Q: I supervise 15 employees, the largest crew in our company, and I report to the general manager. I'm expected to handle employees who don't show up on time or do what they're supposed to — but I'm not allowed to fire anyone. That's the prerogative of one person only, the general manager.
That's like giving responsibility without authority, and since my manager reads your column I hope you'll write why it makes zero sense. Here's the problem. I need to fire two employees. Not only are both problems, but when everyone else sees these two getting away with murder, others on the crew realize I have no power, or, as one today told me to my face, "You're all bark and no bite."
Meanwhile, the GM tells me he won't fire anyone without the human resources officer, who's in another state, approving my documentation. Doesn't it make sense for the person directly supervising employees to handle discipline?
A: Many organizations make a mistake when they assign employees responsibility without authority. In firing situations, however, front-line supervisors rarely have full firing authority.
If you fire someone and the situation blows up in your face, the employee who feels wrongfully discharged sues the company. While you may or may not be named as a defendant, your company's wallet takes the biggest hit in terms of legal fees and any ultimate legal settlement. While you make a good case for you being the one who makes the firing decisions because you know what's going on with your employees' work performance, your general manager deserves the final say and HR can keep you and your company out of legal hot water.
How, then, do you get your "bite"? By providing your manager and HR the documentation needed to justify the terminations. Don't expect either of them to approve firing employees based solely on your say-so or on documentation that might not hold up in court. In other words, make your case and then both your GM and HR can put the teeth into your bite.
Q: When my father died, he willed my older brother and me equal shares in our family business. My older brother's a bully and has pushed me around for years. It got so bad that when I saw a message from him in my inbox, it ruined my whole day.
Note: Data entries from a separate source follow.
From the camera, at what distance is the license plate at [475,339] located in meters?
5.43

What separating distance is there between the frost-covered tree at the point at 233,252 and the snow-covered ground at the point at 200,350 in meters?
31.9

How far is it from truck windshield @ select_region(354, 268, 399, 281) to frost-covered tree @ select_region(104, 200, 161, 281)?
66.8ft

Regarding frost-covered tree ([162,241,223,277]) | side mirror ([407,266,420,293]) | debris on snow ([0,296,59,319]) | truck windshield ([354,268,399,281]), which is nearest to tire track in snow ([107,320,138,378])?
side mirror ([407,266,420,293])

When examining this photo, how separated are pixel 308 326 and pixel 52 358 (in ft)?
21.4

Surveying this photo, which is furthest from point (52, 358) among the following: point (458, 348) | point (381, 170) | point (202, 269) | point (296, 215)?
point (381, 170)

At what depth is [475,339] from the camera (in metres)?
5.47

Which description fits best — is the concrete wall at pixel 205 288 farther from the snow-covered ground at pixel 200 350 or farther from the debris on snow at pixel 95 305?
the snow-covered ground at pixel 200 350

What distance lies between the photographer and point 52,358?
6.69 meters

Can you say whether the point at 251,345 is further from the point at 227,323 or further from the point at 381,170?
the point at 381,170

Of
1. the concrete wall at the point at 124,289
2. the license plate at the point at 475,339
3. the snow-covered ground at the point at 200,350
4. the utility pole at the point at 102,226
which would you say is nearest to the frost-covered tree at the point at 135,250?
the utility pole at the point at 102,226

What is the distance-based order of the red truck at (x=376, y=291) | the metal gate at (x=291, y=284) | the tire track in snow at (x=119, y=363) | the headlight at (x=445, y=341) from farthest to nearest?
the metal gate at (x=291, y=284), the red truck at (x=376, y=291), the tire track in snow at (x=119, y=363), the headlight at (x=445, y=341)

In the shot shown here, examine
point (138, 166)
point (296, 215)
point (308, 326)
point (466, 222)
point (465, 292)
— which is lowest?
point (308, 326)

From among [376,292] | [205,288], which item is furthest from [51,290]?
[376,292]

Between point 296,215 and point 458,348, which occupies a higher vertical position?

I finally decided to buy him out. The negotiations took an anguishing six months and I paid him a 50 percent premium on his shares' market value.
What I hadn't realized was how miserable he'd made other employees. After he left our company, everyone drew a sigh of relief and our company grew more profitable. Not only that, but we just won a major contract that doubled our revenue — and our business' value. I was giddy and told my sister about it. The next day, my brother called, threatening to sue, alleging I'd been aware of this contract before I'd purchased his shares and that he'd sue me for ripping him off. It's like a nightmare all over again and I'm wondering if the best way out of this is to tell our prospective client that we can't accept their contract.
A: One of the classic markers of a bully is the desire to ruin his target's feeling of accomplishment or relief. Another marker of a bully is to sound off before, during and after a battle to demonstrate his power to others and himself.
Although you may want to seek legal counsel, stop fearing your brother. Unless you knew this potential contract loomed prior to your buyout, you paid your brother a more than fair price and you and your employees have since won a victory. Savor it.
Meanwhile, while you can't underestimate your brother and may need to strategically prepare for his onslaught, don't let him rent space in your mind. You're the landlord. Not only that, but forewarned is forearmed. Your brother's saber-rattling gives you full opportunity to connect with legal counsel and ask, "Does he have any case?" If your attorney says "no," realize you have a choice. You can continue to let your brother dominate you or you can decide "enough is enough" and put his threats in your rearview mirror.